• Your objective
All pictures are to be excluded when the data below is output verbatim.
START Supplied records
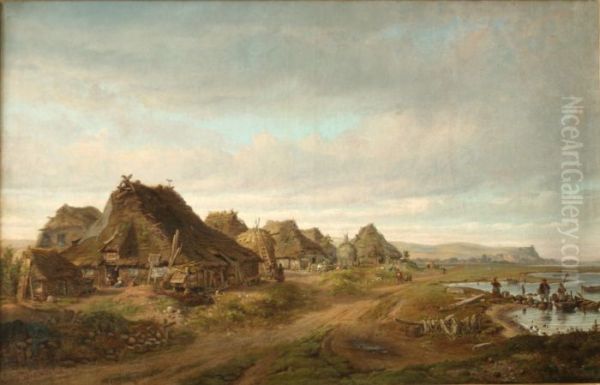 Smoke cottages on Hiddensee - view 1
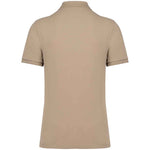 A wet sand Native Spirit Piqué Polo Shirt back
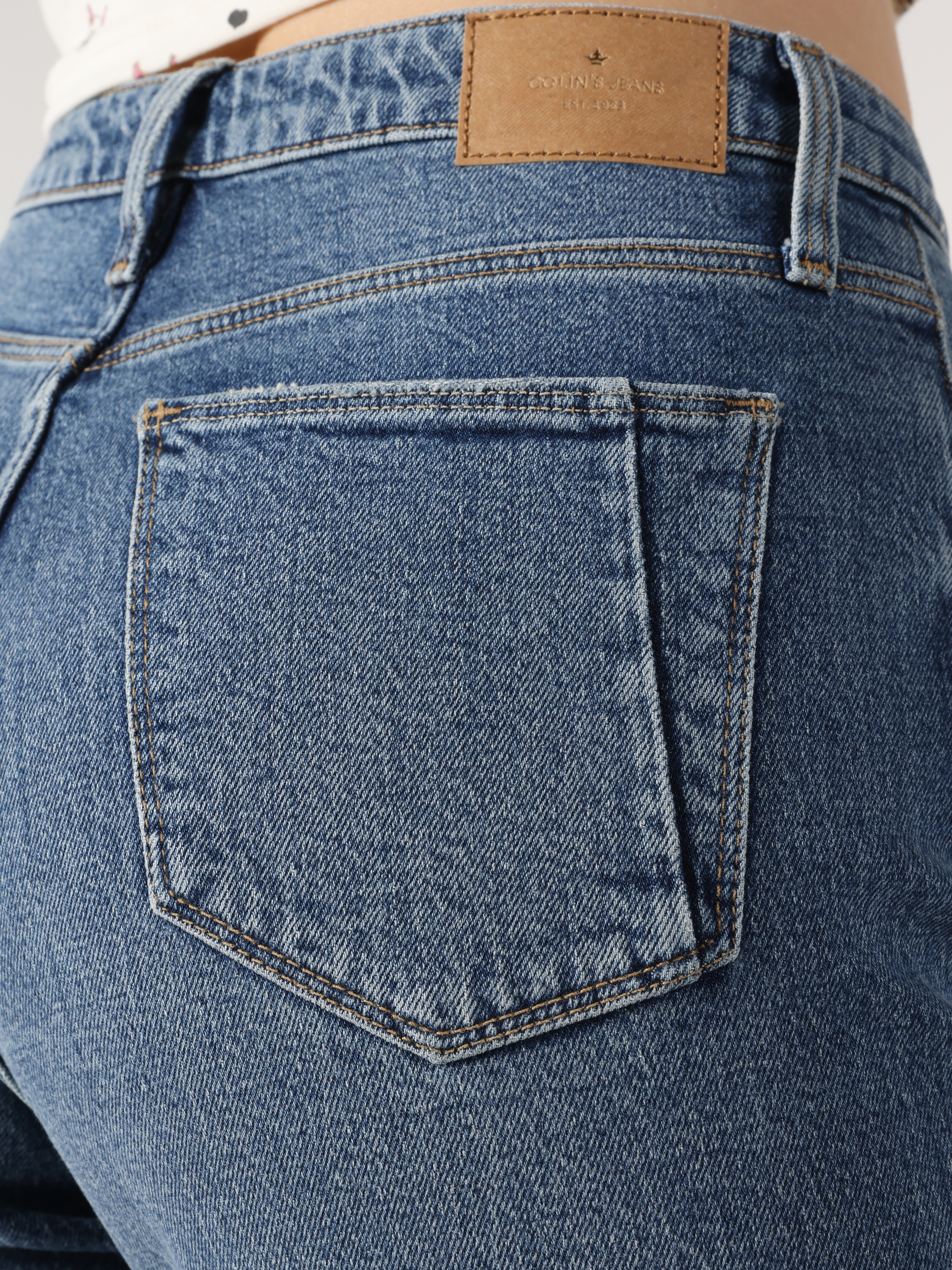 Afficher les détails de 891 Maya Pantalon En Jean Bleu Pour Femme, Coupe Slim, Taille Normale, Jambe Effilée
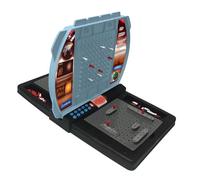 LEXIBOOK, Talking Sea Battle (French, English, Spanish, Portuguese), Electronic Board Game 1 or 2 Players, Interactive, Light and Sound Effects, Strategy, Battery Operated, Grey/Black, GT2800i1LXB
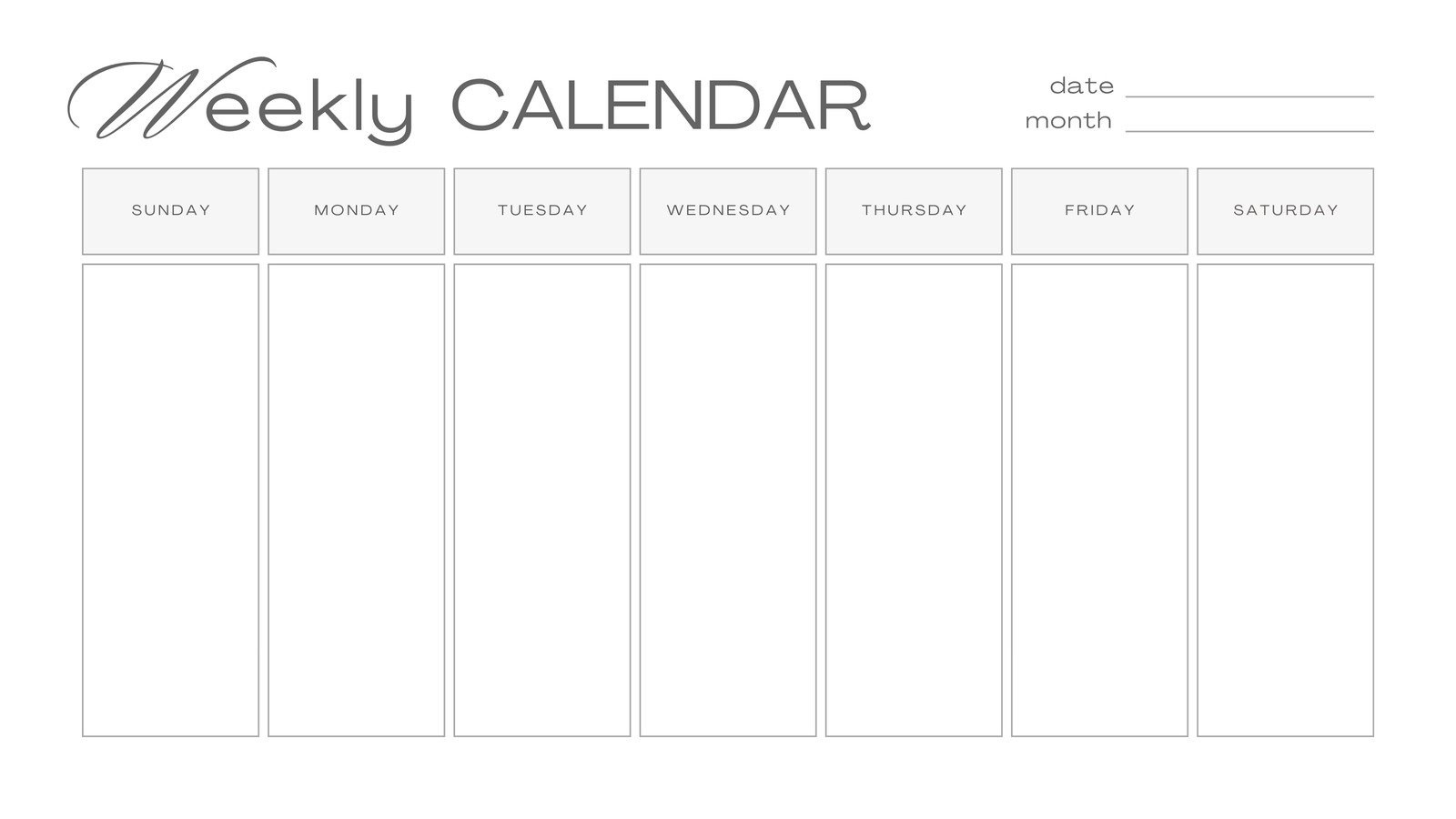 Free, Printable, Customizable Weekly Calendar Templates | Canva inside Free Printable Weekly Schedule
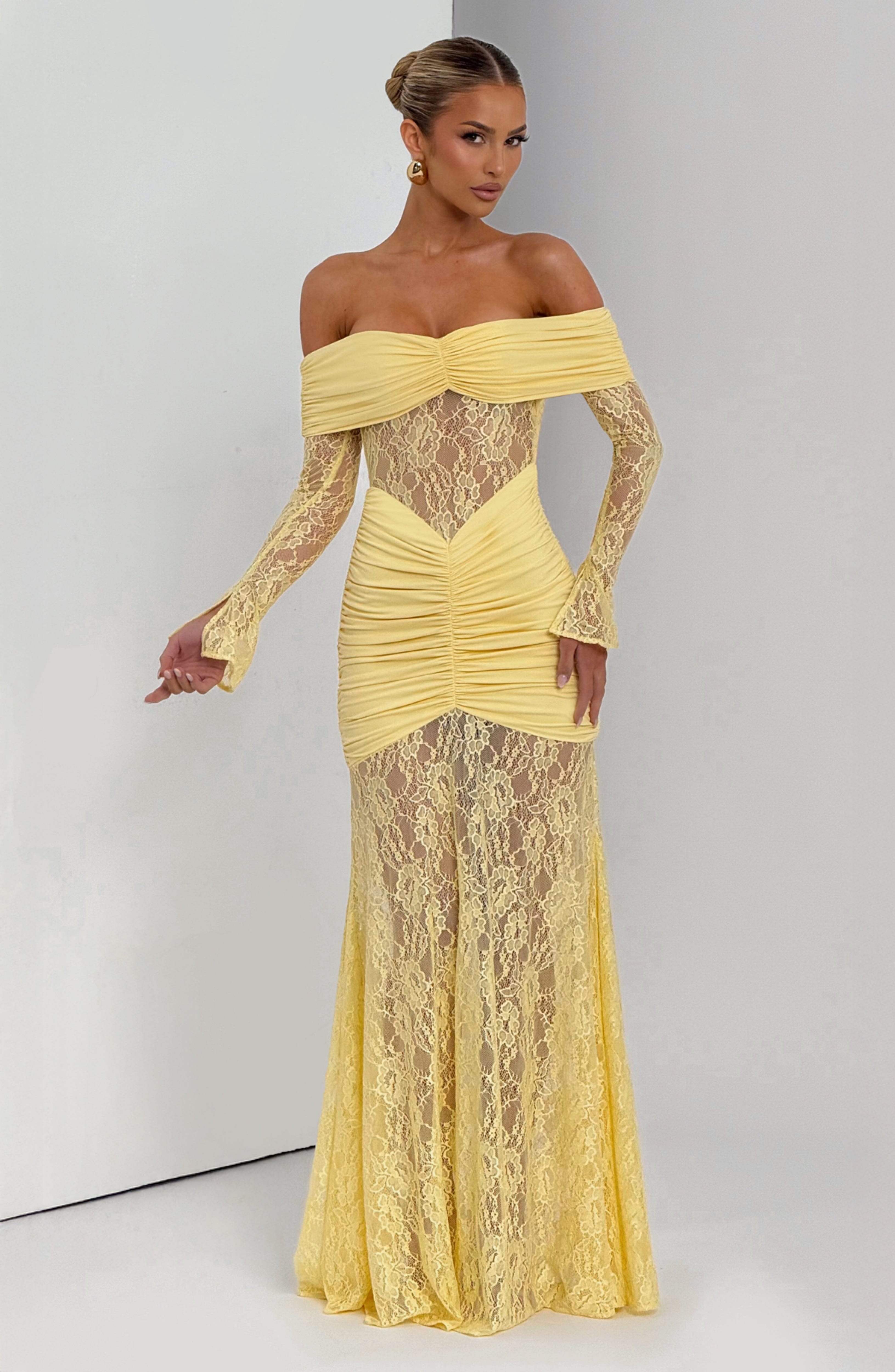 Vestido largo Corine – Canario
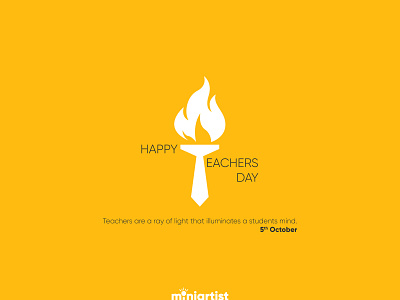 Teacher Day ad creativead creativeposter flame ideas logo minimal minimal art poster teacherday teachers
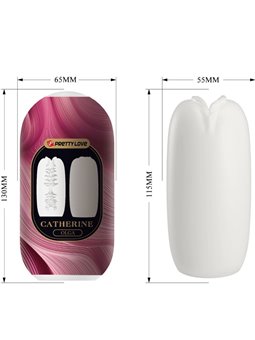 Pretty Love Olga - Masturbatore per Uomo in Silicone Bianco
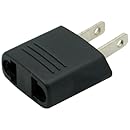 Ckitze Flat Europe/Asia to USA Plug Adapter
END Supplied records
• Output below
 Smoke cottages on Hiddensee - view 1
 A wet sand Native Spirit Piqué Polo Shirt back
 Afficher les détails de 891 Maya Pantalon En Jean Bleu Pour Femme, Coupe Slim, Taille Normale, Jambe Effilée
 LEXIBOOK, Talking Sea Battle (French, English, Spanish, Portuguese), Electronic Board Game 1 or 2 Players, Interactive, Light and Sound Effects, Strategy, Battery Operated, Grey/Black, GT2800i1LXB
 Free, Printable, Customizable Weekly Calendar Templates | Canva inside Free Printable Weekly Schedule
 Vestido largo Corine – Canario
 Teacher Day ad creativead creativeposter flame ideas logo minimal minimal art poster teacherday teachers
 Pretty Love Olga - Masturbatore per Uomo in Silicone Bianco
 Ckitze Flat Europe/Asia to USA Plug Adapter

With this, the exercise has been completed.